*Do this*
Skip every picture, then write out exactly the lines of the listing below from the line that contains "What distance is" through the final line.

*Dataset records*
◇ ◇ ◇ ◇ ◇

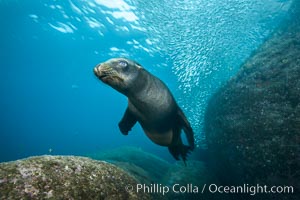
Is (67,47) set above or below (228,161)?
above

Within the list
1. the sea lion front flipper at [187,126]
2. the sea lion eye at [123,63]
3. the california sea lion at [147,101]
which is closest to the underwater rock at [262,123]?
the california sea lion at [147,101]

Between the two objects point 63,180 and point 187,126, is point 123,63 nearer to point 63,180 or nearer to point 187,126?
point 63,180

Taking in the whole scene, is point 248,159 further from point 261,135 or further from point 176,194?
point 176,194

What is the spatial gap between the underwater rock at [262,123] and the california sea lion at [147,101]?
188 cm

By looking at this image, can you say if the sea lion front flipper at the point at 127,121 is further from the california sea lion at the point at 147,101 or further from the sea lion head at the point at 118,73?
the sea lion head at the point at 118,73

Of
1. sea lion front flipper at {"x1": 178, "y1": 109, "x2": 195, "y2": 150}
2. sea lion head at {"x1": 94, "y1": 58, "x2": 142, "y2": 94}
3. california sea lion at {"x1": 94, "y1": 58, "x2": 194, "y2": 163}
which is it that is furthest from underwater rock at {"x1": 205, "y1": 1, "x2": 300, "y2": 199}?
sea lion head at {"x1": 94, "y1": 58, "x2": 142, "y2": 94}

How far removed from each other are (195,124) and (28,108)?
232ft

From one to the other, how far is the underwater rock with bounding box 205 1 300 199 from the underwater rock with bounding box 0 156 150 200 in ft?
11.6

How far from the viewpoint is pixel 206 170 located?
909 cm

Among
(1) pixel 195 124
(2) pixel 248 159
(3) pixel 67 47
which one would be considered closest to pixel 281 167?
(2) pixel 248 159

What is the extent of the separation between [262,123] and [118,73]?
14.1 feet

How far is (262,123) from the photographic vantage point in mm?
6102

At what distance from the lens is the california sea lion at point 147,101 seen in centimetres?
349

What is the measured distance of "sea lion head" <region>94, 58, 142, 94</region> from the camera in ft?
10.9
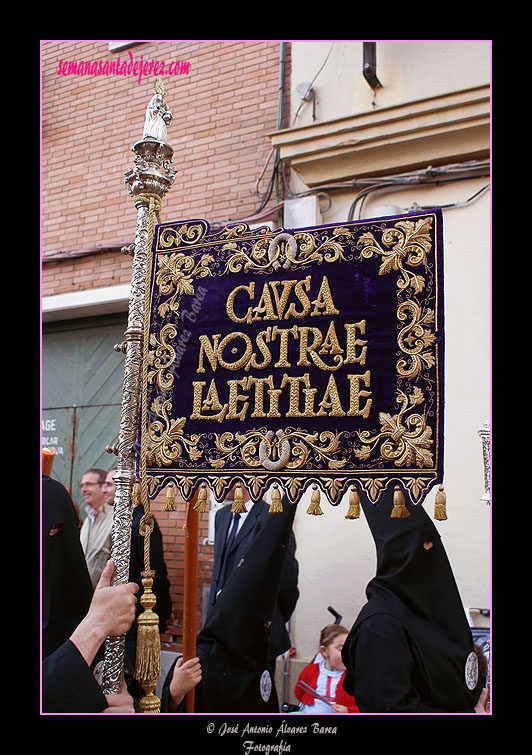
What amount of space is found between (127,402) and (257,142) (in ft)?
13.7

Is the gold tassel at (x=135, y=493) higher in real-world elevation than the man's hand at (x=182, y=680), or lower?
higher

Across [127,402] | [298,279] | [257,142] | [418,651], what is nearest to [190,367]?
[127,402]

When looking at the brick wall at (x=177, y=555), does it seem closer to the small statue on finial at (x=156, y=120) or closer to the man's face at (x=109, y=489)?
the man's face at (x=109, y=489)

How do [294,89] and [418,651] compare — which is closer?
[418,651]

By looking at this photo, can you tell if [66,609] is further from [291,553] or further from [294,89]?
[294,89]

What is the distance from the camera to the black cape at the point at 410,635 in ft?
9.93

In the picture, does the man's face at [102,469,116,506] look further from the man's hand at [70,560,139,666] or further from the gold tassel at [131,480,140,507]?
the man's hand at [70,560,139,666]

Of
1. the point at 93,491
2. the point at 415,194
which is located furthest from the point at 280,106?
the point at 93,491

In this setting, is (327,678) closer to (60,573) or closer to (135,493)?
(60,573)

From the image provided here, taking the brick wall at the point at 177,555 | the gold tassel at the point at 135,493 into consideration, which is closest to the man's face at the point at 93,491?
the brick wall at the point at 177,555

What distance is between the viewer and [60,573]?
10.6 ft

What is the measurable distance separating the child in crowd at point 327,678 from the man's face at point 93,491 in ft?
7.88

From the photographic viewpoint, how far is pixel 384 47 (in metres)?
5.84

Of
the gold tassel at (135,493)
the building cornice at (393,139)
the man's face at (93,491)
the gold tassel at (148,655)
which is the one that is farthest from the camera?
the man's face at (93,491)
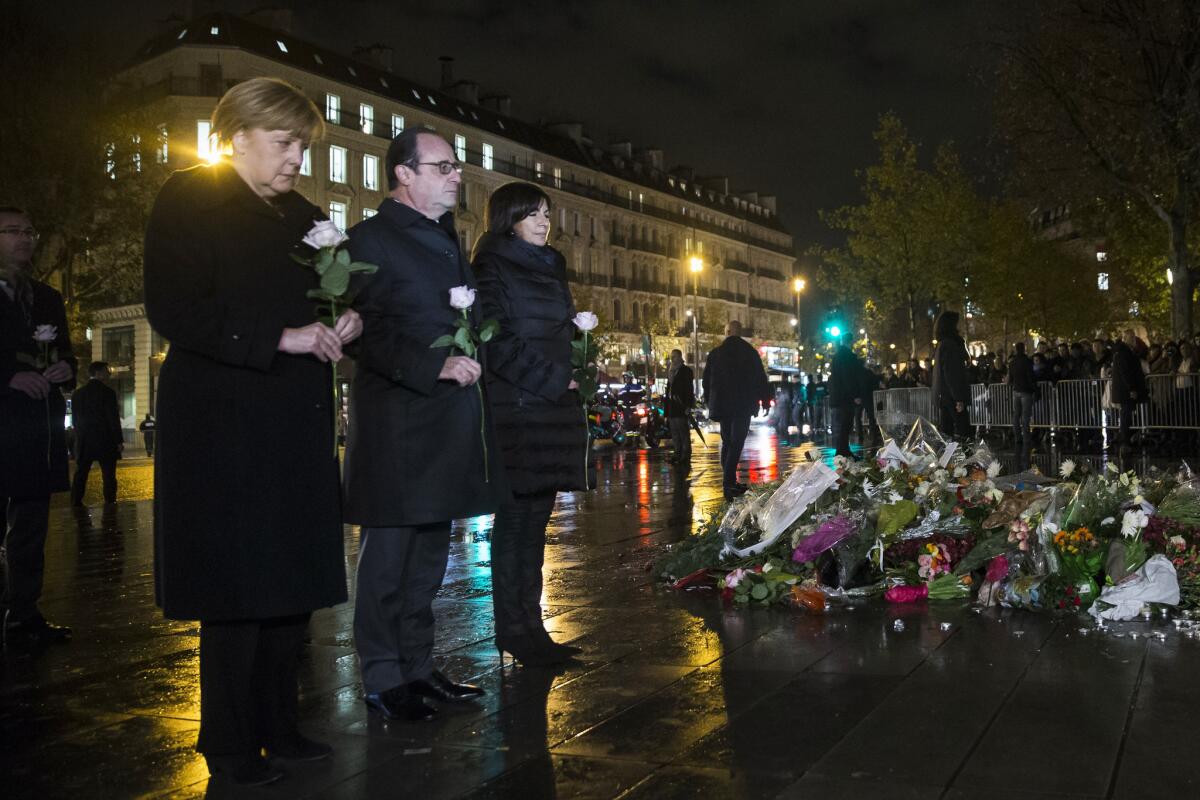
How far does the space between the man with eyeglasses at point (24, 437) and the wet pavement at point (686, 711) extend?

◇ ◇ ◇ ◇ ◇

*Response for this exercise*
What distance is between the viewer and [60,573]?
10.6 ft

What is the measurable distance separating the child in crowd at point 327,678 from the man's face at point 93,491 in ft?
7.88

From the photographic viewpoint, how far is pixel 384 47 (in metres)?
5.84

Of
the gold tassel at (135,493)
the building cornice at (393,139)
the man's face at (93,491)
the gold tassel at (148,655)
which is the one that is farthest from the camera?
the man's face at (93,491)
How far does the space between the man with eyeglasses at point (24, 437) and the wet pavement at point (686, 711) extend?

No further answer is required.